Memory Hierarchy
Registers, shared memory, and global memory
The Memory Wall
GPUs contain thousands of cores capable of performing trillions of arithmetic operations per second. Yet most GPU programs spend the majority of their time waiting—not computing, but fetching data.
This is the memory wall: the growing gap between how fast we can compute and how fast we can move data. A modern GPU can execute hundreds of floating-point operations in the time it takes to load a single value from global memory. If your threads constantly read from slow memory, all that compute power sits idle.
The GPU architects' solution is a memory hierarchy—layers of memory with different sizes, speeds, and scopes. Understanding this hierarchy is the difference between writing code that crawls and code that flies.
Interactive: Memory Latency Comparison
Scale matters: A global memory read takes 400× longer than a register access. During that wait, the GPU could perform hundreds of arithmetic operations.

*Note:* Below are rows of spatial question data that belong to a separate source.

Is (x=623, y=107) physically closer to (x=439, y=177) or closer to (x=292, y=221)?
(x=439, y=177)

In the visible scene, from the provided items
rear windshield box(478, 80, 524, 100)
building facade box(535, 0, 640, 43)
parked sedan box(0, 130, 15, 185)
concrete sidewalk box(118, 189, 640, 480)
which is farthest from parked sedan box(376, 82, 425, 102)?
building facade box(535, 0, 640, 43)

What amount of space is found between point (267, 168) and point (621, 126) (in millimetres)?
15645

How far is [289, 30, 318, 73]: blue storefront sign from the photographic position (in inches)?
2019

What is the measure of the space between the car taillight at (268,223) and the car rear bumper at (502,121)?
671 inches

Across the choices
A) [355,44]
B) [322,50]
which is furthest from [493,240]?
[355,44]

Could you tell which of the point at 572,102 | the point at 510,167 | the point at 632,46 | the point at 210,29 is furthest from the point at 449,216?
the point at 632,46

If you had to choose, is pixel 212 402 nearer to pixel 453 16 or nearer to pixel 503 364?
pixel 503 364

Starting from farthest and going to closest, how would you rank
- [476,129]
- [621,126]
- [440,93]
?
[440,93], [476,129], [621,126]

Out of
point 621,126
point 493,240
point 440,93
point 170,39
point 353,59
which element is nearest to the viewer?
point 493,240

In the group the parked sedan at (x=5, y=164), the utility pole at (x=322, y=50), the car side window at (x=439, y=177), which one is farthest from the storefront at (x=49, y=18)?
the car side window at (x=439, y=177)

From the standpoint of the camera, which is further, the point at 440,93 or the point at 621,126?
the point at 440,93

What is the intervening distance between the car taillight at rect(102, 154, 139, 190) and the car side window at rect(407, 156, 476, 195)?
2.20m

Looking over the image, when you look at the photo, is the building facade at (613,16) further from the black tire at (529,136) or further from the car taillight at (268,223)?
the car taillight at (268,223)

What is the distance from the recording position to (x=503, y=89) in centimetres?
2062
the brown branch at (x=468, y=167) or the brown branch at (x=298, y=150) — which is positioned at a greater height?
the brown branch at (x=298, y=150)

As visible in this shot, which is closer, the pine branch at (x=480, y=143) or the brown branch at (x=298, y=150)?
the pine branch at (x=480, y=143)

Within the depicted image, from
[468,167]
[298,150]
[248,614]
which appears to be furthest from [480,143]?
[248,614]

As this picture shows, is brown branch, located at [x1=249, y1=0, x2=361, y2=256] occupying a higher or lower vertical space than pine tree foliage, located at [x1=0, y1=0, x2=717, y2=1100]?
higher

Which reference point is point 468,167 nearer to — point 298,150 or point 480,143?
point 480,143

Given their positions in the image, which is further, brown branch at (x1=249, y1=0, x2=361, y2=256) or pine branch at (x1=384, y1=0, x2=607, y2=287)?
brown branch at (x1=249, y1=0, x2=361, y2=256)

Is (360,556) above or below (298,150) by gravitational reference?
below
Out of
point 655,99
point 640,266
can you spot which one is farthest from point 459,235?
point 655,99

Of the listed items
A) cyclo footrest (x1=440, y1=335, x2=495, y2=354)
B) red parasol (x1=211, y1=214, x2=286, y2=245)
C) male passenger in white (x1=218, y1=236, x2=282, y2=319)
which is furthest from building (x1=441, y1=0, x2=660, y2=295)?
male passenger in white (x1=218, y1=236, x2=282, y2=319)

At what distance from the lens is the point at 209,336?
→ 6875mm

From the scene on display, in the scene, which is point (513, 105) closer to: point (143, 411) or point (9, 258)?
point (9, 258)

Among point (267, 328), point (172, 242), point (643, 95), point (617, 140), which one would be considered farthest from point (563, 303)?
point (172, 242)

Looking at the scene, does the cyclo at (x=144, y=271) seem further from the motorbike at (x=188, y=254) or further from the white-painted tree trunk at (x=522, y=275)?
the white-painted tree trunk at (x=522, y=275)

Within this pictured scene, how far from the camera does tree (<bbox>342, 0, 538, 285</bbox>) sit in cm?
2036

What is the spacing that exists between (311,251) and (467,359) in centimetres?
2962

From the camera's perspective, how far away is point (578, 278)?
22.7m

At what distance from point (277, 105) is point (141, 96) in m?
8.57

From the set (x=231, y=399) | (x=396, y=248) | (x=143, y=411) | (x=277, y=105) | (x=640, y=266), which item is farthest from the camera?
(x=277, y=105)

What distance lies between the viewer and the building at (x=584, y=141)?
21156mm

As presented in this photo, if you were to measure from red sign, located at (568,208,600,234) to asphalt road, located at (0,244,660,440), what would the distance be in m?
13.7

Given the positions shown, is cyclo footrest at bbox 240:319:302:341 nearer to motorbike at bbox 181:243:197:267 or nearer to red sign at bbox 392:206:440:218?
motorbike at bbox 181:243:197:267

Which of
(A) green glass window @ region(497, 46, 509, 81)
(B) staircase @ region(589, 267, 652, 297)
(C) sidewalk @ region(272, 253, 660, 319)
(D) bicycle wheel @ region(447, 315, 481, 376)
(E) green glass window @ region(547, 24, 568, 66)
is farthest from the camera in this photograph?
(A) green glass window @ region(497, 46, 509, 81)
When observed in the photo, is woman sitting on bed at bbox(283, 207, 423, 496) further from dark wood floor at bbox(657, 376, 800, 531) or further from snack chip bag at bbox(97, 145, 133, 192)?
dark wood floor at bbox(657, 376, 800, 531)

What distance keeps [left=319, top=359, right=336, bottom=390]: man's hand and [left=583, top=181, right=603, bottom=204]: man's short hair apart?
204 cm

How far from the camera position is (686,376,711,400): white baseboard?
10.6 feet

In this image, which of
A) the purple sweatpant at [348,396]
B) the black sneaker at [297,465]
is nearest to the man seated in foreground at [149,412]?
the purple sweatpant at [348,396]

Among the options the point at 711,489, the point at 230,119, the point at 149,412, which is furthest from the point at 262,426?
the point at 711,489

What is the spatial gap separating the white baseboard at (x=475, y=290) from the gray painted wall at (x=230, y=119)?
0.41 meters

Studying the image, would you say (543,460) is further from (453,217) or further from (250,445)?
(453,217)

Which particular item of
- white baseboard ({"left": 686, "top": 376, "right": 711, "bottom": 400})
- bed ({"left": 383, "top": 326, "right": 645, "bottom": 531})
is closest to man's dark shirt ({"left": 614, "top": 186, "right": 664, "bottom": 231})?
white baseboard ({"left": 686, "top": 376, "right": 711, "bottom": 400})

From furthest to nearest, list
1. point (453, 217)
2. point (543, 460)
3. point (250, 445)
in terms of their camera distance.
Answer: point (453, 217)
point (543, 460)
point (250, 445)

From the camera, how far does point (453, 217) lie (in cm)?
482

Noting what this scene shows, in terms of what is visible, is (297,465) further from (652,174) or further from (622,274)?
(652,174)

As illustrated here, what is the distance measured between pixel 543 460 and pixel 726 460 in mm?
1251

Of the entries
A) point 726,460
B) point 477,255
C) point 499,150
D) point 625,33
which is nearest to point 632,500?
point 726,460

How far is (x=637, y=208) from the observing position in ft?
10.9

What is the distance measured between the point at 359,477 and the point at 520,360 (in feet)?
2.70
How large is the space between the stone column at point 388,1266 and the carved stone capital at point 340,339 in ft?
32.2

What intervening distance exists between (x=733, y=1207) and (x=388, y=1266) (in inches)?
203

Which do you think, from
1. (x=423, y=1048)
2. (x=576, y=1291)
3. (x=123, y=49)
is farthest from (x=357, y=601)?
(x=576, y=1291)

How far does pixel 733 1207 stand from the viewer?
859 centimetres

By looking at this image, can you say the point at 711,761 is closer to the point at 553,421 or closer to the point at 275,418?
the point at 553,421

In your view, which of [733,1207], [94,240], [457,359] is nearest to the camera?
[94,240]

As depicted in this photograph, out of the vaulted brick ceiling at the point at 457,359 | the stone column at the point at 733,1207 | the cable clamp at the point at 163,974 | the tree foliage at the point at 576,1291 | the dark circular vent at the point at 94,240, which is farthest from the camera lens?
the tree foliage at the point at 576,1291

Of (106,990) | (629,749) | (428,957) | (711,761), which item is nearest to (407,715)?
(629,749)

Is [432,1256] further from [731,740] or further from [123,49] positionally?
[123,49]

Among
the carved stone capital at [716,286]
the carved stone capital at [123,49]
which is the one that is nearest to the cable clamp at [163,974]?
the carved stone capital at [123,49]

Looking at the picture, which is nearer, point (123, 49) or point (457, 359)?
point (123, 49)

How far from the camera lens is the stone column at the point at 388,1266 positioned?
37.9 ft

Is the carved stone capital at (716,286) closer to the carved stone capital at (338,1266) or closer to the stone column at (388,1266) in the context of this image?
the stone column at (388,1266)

The numbers are stark. Reading from a register is essentially free—one cycle. Reading from shared memory costs around 10-20 cycles. Reading from global memory? Hundreds of cycles, sometimes over 400. Every algorithm design decision should account for these ratios.
Registers: The Fastest Memory
At the top of the hierarchy sit registers—the fastest memory available to a GPU thread. Each thread has its own private set of registers, invisible to all other threads. When you declare a local variable in your shader, it lives in a register.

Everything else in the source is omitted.